Start
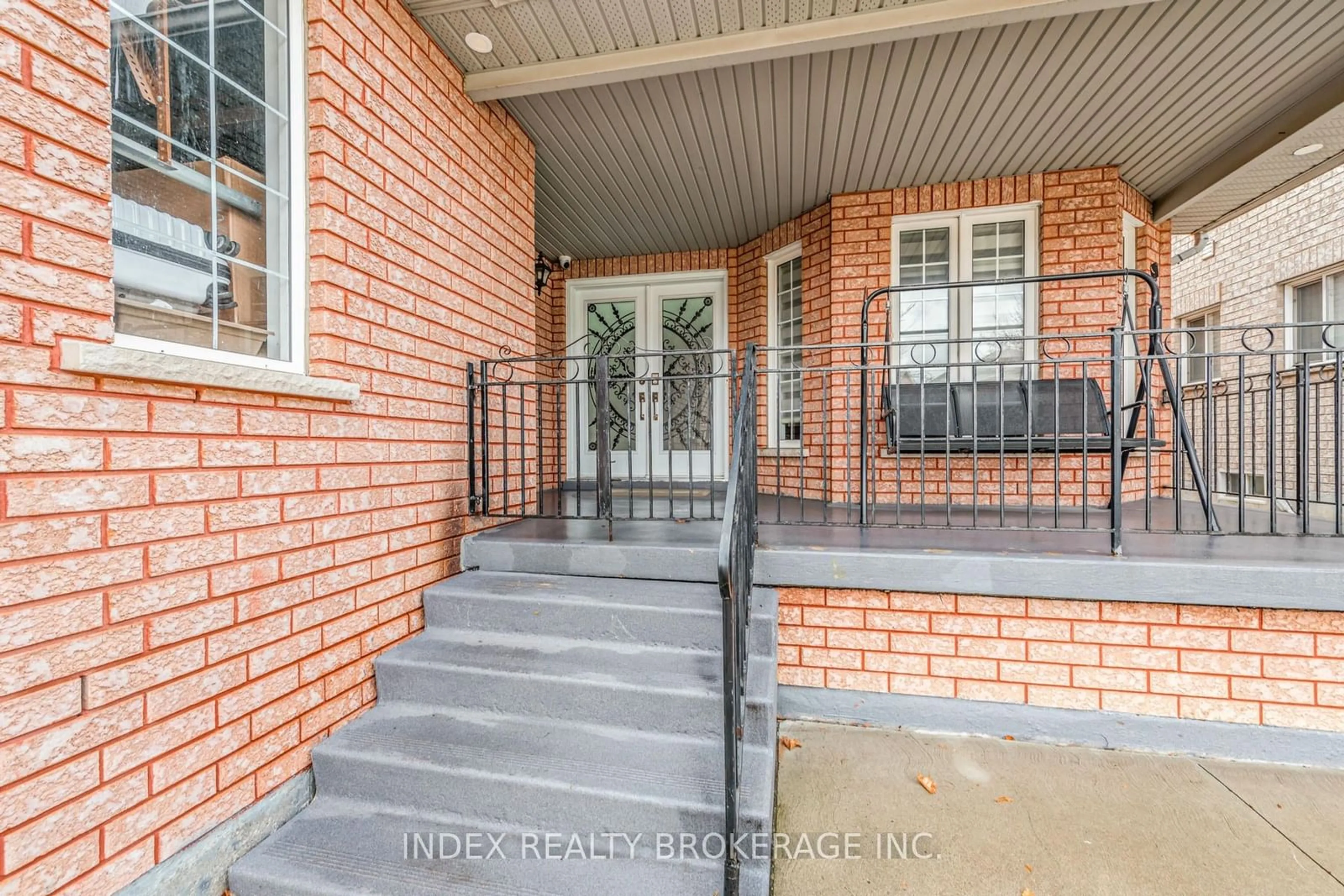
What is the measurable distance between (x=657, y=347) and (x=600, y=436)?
3055mm

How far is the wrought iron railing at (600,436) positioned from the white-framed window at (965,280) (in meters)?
1.46

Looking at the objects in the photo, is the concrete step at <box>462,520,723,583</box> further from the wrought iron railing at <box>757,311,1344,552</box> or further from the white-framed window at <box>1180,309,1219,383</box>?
the white-framed window at <box>1180,309,1219,383</box>

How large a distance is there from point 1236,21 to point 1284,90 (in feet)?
2.94

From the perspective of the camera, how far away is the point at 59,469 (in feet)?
3.93

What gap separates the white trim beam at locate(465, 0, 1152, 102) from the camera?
2.23 metres

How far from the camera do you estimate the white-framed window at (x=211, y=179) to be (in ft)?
4.72

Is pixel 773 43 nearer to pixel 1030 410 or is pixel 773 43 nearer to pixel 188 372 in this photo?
pixel 1030 410

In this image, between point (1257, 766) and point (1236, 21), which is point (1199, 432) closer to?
point (1236, 21)

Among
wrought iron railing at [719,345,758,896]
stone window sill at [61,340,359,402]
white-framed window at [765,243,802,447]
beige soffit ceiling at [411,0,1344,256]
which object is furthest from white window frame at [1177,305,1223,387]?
stone window sill at [61,340,359,402]

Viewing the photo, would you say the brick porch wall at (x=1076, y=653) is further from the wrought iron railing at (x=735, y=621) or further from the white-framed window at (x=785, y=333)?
the white-framed window at (x=785, y=333)

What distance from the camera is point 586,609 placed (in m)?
2.13

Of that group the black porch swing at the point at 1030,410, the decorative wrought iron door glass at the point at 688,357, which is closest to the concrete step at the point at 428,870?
the black porch swing at the point at 1030,410

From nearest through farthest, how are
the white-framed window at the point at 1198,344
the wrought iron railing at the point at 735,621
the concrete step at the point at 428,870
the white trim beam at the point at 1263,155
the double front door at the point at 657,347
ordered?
1. the wrought iron railing at the point at 735,621
2. the concrete step at the point at 428,870
3. the white trim beam at the point at 1263,155
4. the double front door at the point at 657,347
5. the white-framed window at the point at 1198,344

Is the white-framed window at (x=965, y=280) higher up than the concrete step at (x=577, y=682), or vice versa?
Result: the white-framed window at (x=965, y=280)
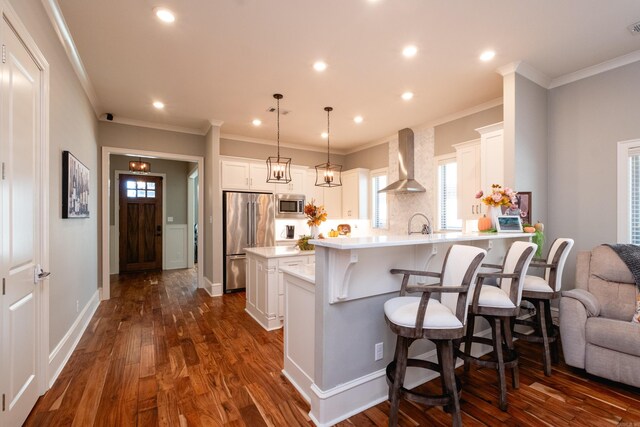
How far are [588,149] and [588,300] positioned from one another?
1.85m

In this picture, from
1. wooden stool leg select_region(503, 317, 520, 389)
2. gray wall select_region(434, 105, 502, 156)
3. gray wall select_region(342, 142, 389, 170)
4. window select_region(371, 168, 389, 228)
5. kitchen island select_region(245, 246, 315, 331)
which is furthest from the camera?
window select_region(371, 168, 389, 228)

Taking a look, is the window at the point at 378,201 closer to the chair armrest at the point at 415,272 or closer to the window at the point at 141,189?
the chair armrest at the point at 415,272

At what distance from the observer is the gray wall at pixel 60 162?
7.48 feet

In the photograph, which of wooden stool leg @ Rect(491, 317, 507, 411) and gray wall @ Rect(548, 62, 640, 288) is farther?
gray wall @ Rect(548, 62, 640, 288)

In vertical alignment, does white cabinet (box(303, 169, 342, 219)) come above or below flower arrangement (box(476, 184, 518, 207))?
above

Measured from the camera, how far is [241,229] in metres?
5.29

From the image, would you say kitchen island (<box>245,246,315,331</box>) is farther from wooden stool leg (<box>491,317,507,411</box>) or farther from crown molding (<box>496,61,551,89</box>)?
crown molding (<box>496,61,551,89</box>)

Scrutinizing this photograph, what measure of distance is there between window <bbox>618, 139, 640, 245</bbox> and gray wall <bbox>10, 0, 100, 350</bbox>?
524cm

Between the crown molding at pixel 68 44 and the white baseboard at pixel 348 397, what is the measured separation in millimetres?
3446

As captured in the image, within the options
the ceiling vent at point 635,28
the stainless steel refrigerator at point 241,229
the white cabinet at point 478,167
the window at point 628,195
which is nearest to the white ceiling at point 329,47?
the ceiling vent at point 635,28

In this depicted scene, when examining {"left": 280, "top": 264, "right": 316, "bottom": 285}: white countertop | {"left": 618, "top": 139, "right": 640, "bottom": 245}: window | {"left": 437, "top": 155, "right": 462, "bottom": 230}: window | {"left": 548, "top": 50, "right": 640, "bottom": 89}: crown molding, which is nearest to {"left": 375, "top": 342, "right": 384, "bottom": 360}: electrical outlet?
{"left": 280, "top": 264, "right": 316, "bottom": 285}: white countertop

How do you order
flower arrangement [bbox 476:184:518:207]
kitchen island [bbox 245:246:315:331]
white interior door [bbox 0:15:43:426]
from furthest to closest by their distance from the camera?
kitchen island [bbox 245:246:315:331] → flower arrangement [bbox 476:184:518:207] → white interior door [bbox 0:15:43:426]

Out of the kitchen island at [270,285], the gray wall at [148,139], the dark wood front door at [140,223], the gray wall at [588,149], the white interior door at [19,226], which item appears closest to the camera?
the white interior door at [19,226]

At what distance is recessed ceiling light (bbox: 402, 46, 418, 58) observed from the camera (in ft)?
9.45
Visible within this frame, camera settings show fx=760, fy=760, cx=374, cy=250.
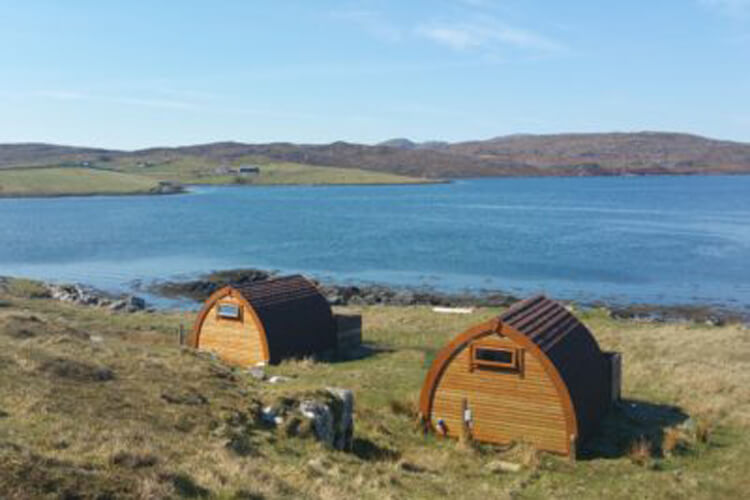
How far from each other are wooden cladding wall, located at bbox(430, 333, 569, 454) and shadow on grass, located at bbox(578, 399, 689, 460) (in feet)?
4.10

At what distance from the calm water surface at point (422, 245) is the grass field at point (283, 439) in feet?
132

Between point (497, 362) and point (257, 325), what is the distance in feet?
42.0

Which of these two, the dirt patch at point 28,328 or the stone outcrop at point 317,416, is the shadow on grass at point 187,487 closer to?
the stone outcrop at point 317,416

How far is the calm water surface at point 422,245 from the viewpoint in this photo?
2931 inches

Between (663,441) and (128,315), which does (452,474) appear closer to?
(663,441)

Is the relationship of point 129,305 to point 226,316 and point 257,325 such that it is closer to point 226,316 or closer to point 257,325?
point 226,316

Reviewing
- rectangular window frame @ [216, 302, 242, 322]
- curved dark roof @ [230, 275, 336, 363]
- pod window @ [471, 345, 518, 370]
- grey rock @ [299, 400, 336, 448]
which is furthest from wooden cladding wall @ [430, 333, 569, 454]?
rectangular window frame @ [216, 302, 242, 322]

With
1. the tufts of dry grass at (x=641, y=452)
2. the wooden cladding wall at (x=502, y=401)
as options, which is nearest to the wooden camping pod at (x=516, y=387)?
the wooden cladding wall at (x=502, y=401)

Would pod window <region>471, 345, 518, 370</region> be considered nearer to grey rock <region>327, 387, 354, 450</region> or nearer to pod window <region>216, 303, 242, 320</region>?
grey rock <region>327, 387, 354, 450</region>

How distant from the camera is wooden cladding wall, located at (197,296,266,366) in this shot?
31.9 metres

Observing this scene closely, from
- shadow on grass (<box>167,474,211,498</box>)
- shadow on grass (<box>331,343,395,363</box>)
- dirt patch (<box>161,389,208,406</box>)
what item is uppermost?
shadow on grass (<box>167,474,211,498</box>)

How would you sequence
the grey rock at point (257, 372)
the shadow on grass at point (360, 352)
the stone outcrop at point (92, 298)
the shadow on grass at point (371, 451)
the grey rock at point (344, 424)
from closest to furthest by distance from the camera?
the shadow on grass at point (371, 451) < the grey rock at point (344, 424) < the grey rock at point (257, 372) < the shadow on grass at point (360, 352) < the stone outcrop at point (92, 298)

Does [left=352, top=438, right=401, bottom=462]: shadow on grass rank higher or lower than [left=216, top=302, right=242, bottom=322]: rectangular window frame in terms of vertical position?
lower

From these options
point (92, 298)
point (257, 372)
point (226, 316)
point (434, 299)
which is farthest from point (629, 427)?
point (92, 298)
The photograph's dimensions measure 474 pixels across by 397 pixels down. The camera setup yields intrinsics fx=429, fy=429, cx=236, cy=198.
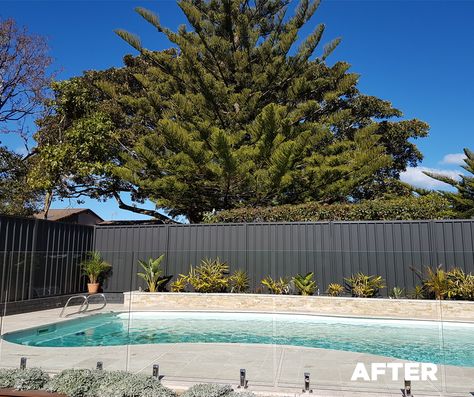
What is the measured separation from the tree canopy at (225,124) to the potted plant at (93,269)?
222 inches

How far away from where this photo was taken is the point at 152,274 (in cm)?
1153

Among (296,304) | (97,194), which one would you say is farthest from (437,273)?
(97,194)

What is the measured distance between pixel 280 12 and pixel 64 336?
17.4 m

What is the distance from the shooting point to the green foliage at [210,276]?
36.3 feet

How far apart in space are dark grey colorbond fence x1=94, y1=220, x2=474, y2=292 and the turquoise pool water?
1632 millimetres

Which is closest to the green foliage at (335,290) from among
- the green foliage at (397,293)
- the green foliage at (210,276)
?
the green foliage at (397,293)

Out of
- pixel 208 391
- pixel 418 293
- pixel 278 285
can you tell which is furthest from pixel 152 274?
pixel 208 391

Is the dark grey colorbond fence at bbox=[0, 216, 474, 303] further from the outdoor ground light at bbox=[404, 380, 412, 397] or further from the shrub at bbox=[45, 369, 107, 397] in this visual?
the outdoor ground light at bbox=[404, 380, 412, 397]

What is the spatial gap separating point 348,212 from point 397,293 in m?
2.74

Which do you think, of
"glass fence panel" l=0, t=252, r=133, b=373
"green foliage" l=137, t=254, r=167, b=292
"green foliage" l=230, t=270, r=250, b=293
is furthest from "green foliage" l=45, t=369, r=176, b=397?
"green foliage" l=137, t=254, r=167, b=292

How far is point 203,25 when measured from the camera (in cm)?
1880

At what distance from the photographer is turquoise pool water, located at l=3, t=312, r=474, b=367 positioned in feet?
19.5

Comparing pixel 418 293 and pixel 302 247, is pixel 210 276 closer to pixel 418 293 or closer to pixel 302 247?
pixel 302 247

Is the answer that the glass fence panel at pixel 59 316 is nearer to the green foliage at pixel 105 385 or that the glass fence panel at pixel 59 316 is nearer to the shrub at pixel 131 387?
the green foliage at pixel 105 385
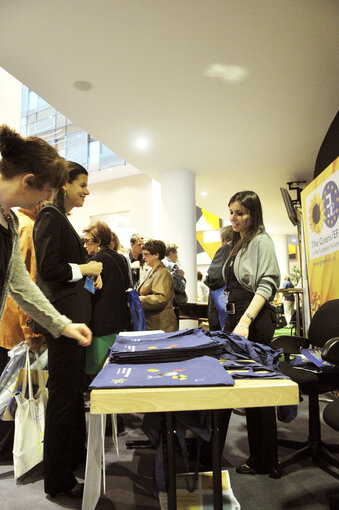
End
Could you copy out the data word for word, from the line containing "What is the distance from" through the end of the data, both ends included, leaving out the pictures?

What is the distance from the shooting point to the green foliage at [210,276]?
36.3 feet

How far apart in space are dark grey colorbond fence x1=94, y1=220, x2=474, y2=292 and the turquoise pool water?
1632 millimetres

Which is closest to the green foliage at (335,290) from among
- the green foliage at (397,293)
- the green foliage at (210,276)
?
the green foliage at (397,293)

Out of
- pixel 208 391
- pixel 418 293
- pixel 278 285
can you tell which is furthest from pixel 152 274?
pixel 208 391

Is the dark grey colorbond fence at bbox=[0, 216, 474, 303] further from the outdoor ground light at bbox=[404, 380, 412, 397] or further from the shrub at bbox=[45, 369, 107, 397] in this visual?
the outdoor ground light at bbox=[404, 380, 412, 397]

What is the spatial gap separating point 348,212 from point 397,293 in m?
2.74

Which do you think, of
"glass fence panel" l=0, t=252, r=133, b=373
"green foliage" l=137, t=254, r=167, b=292
"green foliage" l=230, t=270, r=250, b=293
is furthest from "green foliage" l=45, t=369, r=176, b=397?
"green foliage" l=137, t=254, r=167, b=292

How far is point 203,25 when measured from the camera (in cm)?
1880

At what distance from the photographer is turquoise pool water, located at l=3, t=312, r=474, b=367 positioned in feet?
19.5

Comparing pixel 418 293 and pixel 302 247, is pixel 210 276 closer to pixel 418 293 or closer to pixel 302 247?
pixel 302 247

Is the answer that the glass fence panel at pixel 59 316 is nearer to the green foliage at pixel 105 385 or that the glass fence panel at pixel 59 316 is nearer to the shrub at pixel 131 387?
the green foliage at pixel 105 385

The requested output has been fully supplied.